The trouble with these mantras is that they are ill-informed as they relate to Livingstone and outdated when applied to today's Labour left. For when Blair recites, almost hypnotically, "There will be no return to the Labour party of the early 80s," as his excuse for opposing Livingstone he forgets one vital fact. Livingstone won. Livingstone was winning at one of the most hostile times for Labour this century, when the national party was floundering. What is more, if Labour picked him tomorrow he would romp home again.

This is why his candidacy presents such a problem for New Labour; his very presence challenges the Blairite electoral orthodoxy that only a coalition of middle England and traditional Labour vying for the political centre is capable of winning an election. "Livingstone represents a different route to modernisation of the Labour party," says Hilary Wainwright, the editor of leftwing magazine Red Pepper. "He has shown that it is possible to win elections by bringing together very different electoral forces to those that elected New Labour."

Moreover, when Blair raises the spectre of a return to the early 80s he makes the same mistake the Tories made when trying to discredit him at the last election - he fails to update his rhetoric to combat a reformed opponent. He is attacking the left of the early 80s while the left of the late 90s is starting to make serious headway within the party.

The Labour left of today is far less dominated by Trotskyist sects than it was in the early 80s and hence far less sectarian and dogmatic. Like the broader party, a succession of defeats has forced them to be more strategically sophisticated and has led to the building of some broad-based alliances. Concern over internal party democracy and an apparent abandonment of basic Labour principles has brought together such disparate figures as Roy Hattersley and Dennis Skinner in opposition to the Labour leadership. This has led to some spectacular achievements at party conference in recent years when the rank and file of the party have consistently signalled their discontent at both the party's rightward drift and organisational centralism by voting for the left.

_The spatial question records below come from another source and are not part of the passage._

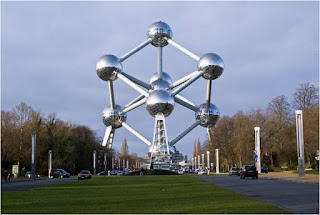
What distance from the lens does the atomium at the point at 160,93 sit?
66.5 m

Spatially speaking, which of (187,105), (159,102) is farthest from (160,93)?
(187,105)

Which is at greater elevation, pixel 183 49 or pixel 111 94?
pixel 183 49

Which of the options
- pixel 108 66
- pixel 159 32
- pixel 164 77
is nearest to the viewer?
pixel 108 66

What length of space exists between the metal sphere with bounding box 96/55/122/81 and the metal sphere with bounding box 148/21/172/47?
6471 mm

"Most people join the Labour party to change it in some way," said one leftwing MP. "So there are those on the right and the left who feel they have lost the right to influence policy and that their party is being taken away from them."

In 1997 Livingstone beat Mandelson to a place on the national executive committee. Last year the left humiliated the leadership by electing four out of the six members of the Grassroots Alliance to the NEC including Liz Davies, who had been removed as a parliamentary candidate before the last election. This year they elected three. "I voted for them," said one member of the SHA. "I don't know that I'd say I was on the left but I just hate the centralising that is going on within the party. I didn't necessarily agree with them, I just wanted an independent voice."

Herein lies the left's main appeal - a call to defend the party's historical purpose and democratic culture which resonates beyond those who have made clashing with the leadership their life's work. And herein lies Blair's biggest mistake in dealing with them to date.